In the end, we decided to give the third spot to Bummer, one of the game's most underrated relievers.
Bummer, who was inspired by old videos of Britton to learn a sinker, used his mimicry to great effect last season. His sinker held opponents to a .195 average and a .268 slugging percentage. He also missed bats on 16 percent of the swings taken against it. The only sinkerballers who generated a higher groundball rate, meanwhile, were Britton and ....
The best kept secret
We sung the praises of Kolarek during October, when he was the Dodgers' designated get-Juan-Soto-out guy. We noted at that time that his "sinker sits in the upper-80s" yet that he had "generated nearly 70 percent groundballs." Here's another stat worth passing along: Kolarek's two-seamer generated nearly 16 grounders per flyball, according to Baseball Prospectus. And one more: his sinker had the second most "drop" among all pitchers, only behind Adam Cimber. We're not saying he has the best sinker, but we are saying that Kolarek deserves a little shine before the three-batter minimum threatens his career.

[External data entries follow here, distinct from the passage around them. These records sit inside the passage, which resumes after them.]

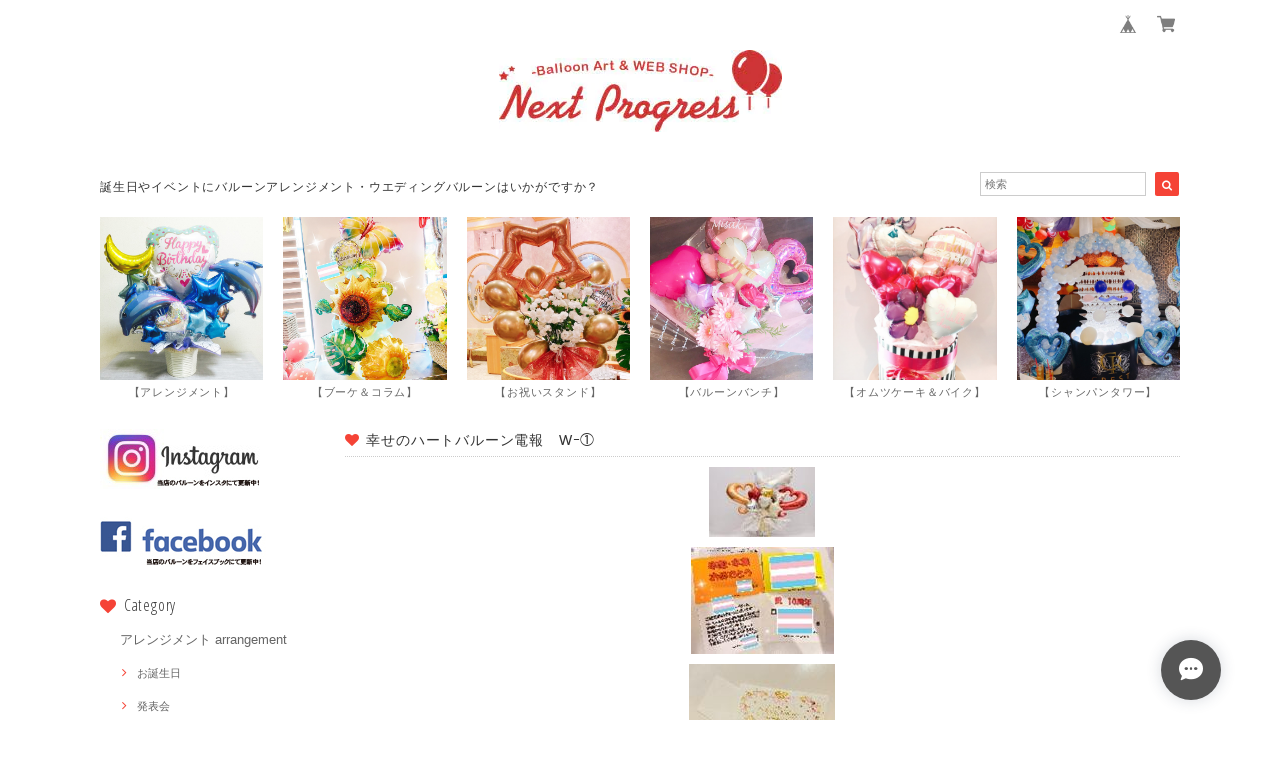

--- FILE ---
content_type: text/html; charset=UTF-8
request_url: https://www.nextprogress.net/items/37683550/reviews?format=user&score=&page=1
body_size: 1448
content:
				<li class="review01__listChild">
			<figure class="review01__itemInfo">
				<a href="/items/37683603" class="review01__imgWrap">
					<img src="https://baseec-img-mng.akamaized.net/images/item/origin/713ce0ee32787e1e771193fddc992d03.jpg?imformat=generic&q=90&im=Resize,width=146,type=normal" alt="おまかせ★バルーンスタンドS-①" class="review01__img">
				</a>
				<figcaption class="review01__item">
					<i class="review01__iconImg ico--bad"></i>
					<p class="review01__itemName">おまかせ★バルーンスタンドS-①</p>
										<time datetime="2025-08-25" class="review01__date">2025/08/25</time>
				</figcaption>
			</figure><!-- /.review01__itemInfo -->
						<p class="review01__comment">商品 イメージも良かったのでネット注文をしたが、入力方法の説明が不十分で分かりづらかったため電話で問い合わせし丁寧な説明で安心していたが
8月21日届け日指定をしたのに関わらず 24日配達完了とメール連絡が来た
配達指定日に配達されなかった事は非常に残念、何のための配達予定日なんだろうか。</p>
									<p class="review01__reply">ご安心ください！
２１日１６時に配達完了しております！
ネットの操作の兼ね合いで完了メールが後日になってしまったようです。
不安にさせてしまい申し訳ございません！</p>
					</li>
				<li class="review01__listChild">
			<figure class="review01__itemInfo">
				<a href="/items/40921201" class="review01__imgWrap">
					<img src="https://baseec-img-mng.akamaized.net/images/item/origin/08f052ea80e68b607a23f2a9d88518ff.jpg?imformat=generic&q=90&im=Resize,width=146,type=normal" alt="生花とバルーンスタンド　S-③" class="review01__img">
				</a>
				<figcaption class="review01__item">
					<i class="review01__iconImg ico--good"></i>
					<p class="review01__itemName">生花とバルーンスタンド　S-③</p>
										<time datetime="2025-08-24" class="review01__date">2025/08/24</time>
				</figcaption>
			</figure><!-- /.review01__itemInfo -->
								</li>
				<li class="review01__listChild">
			<figure class="review01__itemInfo">
				<a href="/items/37683661" class="review01__imgWrap">
					<img src="https://baseec-img-mng.akamaized.net/images/item/origin/2536a7decaa066710b3a663273ed2e86.jpg?imformat=generic&q=90&im=Resize,width=146,type=normal" alt="生花入りスタンド♡S-⑨" class="review01__img">
				</a>
				<figcaption class="review01__item">
					<i class="review01__iconImg ico--bad"></i>
					<p class="review01__itemName">生花入りスタンド♡S-⑨</p>
										<p class="review01__itemVariation">バルーンスタンド?10000yen</p>
										<time datetime="2024-05-02" class="review01__date">2024/05/02</time>
				</figcaption>
			</figure><!-- /.review01__itemInfo -->
						<p class="review01__comment">後日発送で注文したが、大事な花の発送なのに日にちやメッセージの確認等無し。
流れ作業のように仕事をされるんだなと感じた。
物は見てないのでわからないが、そんな対応の店が作る花は何となく、想像できる。
二度と使わない。</p>
									<p class="review01__reply">オープンのお祝いで、ご注文頂きありがとうございました。不快な思いをさせてしまって申し訳ないです。

メッセージカードはこちらでも、多数スタッフによって二重三重で確認してからお出ししております。
お日にち等は、記入して頂きました通りに配達になってます。

一つ一つ時間をかけて丁寧にスタンドも作成しておりますが、少人数での店舗ですので、全てのお客様に1つ1つすべての確認を取るのは難しく、メールやラインなどでお間違えないように送って頂いております。

ご理解いただけたらと思います。

ご希望であれば、メールなどで設置のお写真もお送りすることも可能です。お知らせください。

この度は当店をご利用いただきありがとうございました🙇‍♀️
</p>
					</li>
				<li class="review01__listChild">
			<figure class="review01__itemInfo">
				<a href="/items/37683603" class="review01__imgWrap">
					<img src="https://baseec-img-mng.akamaized.net/images/item/origin/713ce0ee32787e1e771193fddc992d03.jpg?imformat=generic&q=90&im=Resize,width=146,type=normal" alt="おまかせ★バルーンスタンドS-①" class="review01__img">
				</a>
				<figcaption class="review01__item">
					<i class="review01__iconImg ico--good"></i>
					<p class="review01__itemName">おまかせ★バルーンスタンドS-①</p>
										<time datetime="2023-07-15" class="review01__date">2023/07/15</time>
				</figcaption>
			</figure><!-- /.review01__itemInfo -->
								</li>
				<li class="review01__listChild">
			<figure class="review01__itemInfo">
				<a href="/items/40921201" class="review01__imgWrap">
					<img src="https://baseec-img-mng.akamaized.net/images/item/origin/08f052ea80e68b607a23f2a9d88518ff.jpg?imformat=generic&q=90&im=Resize,width=146,type=normal" alt="生花とバルーンスタンド　S-③" class="review01__img">
				</a>
				<figcaption class="review01__item">
					<i class="review01__iconImg ico--good"></i>
					<p class="review01__itemName">生花とバルーンスタンド　S-③</p>
										<time datetime="2022-11-13" class="review01__date">2022/11/13</time>
				</figcaption>
			</figure><!-- /.review01__itemInfo -->
						<p class="review01__comment">とても華やかでお祝いにぴったりでした。
また次回もお願いしようと思います。</p>
									<p class="review01__reply">素敵なと言ってもらえてとても嬉しいです
可愛いスタンドをお届けしてまいります
またいつでもご利用ください</p>
					</li>
		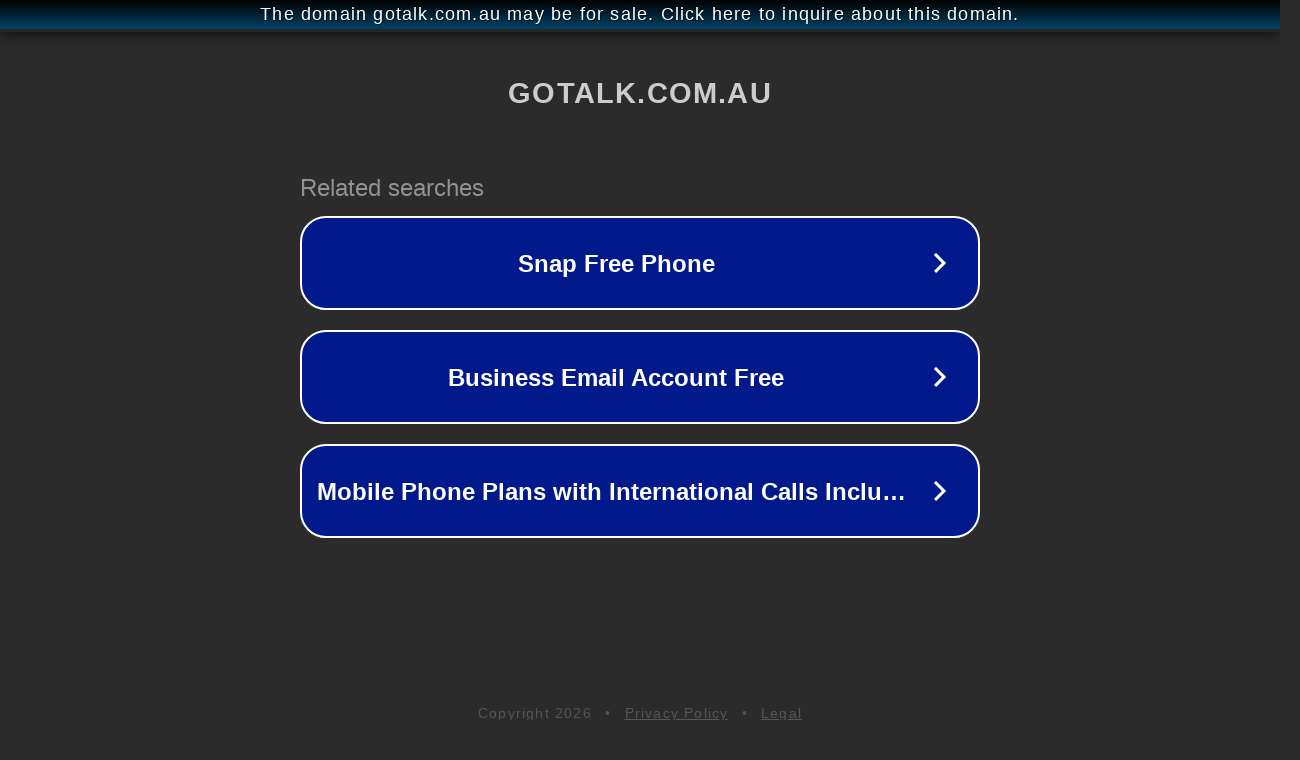

--- FILE ---
content_type: text/html; charset=utf-8
request_url: https://gotalk.com.au/1xbet-giris-guezgue-1-xbet-azrbaycanda-rsmi-say/
body_size: 1106
content:
<!doctype html>
<html data-adblockkey="MFwwDQYJKoZIhvcNAQEBBQADSwAwSAJBANDrp2lz7AOmADaN8tA50LsWcjLFyQFcb/P2Txc58oYOeILb3vBw7J6f4pamkAQVSQuqYsKx3YzdUHCvbVZvFUsCAwEAAQ==_iD7lHB6DHW8npLMlaA+HtP16o/gKH4sWshazTT9LJyWBMA8fsEZoa2qA+w2JjGH1zTUwJ8Mug9trJV9tNkr0aQ==" lang="en" style="background: #2B2B2B;">
<head>
    <meta charset="utf-8">
    <meta name="viewport" content="width=device-width, initial-scale=1">
    <link rel="icon" href="[data-uri]">
    <link rel="preconnect" href="https://www.google.com" crossorigin>
</head>
<body>
<div id="target" style="opacity: 0"></div>
<script>window.park = "[base64]";</script>
<script src="/bmKewRsqA.js"></script>
</body>
</html>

Dustin May, Los Angeles Dodgers
We'll stick with the Dodgers for this part. May has the chance to become a lot of people's favorite pitcher in the coming years thanks to his hairdo, his pitching acumen, and his potential for three high-quality pitches, including his sinker.
May's two-seamer clocked in at 96 mph on average last season, and he held opponents to a .239 average against it. Believe it or not, it wasn't his most effective fastball variation -- that would be his cutter. Even so, it was more than good enough to land him this spot.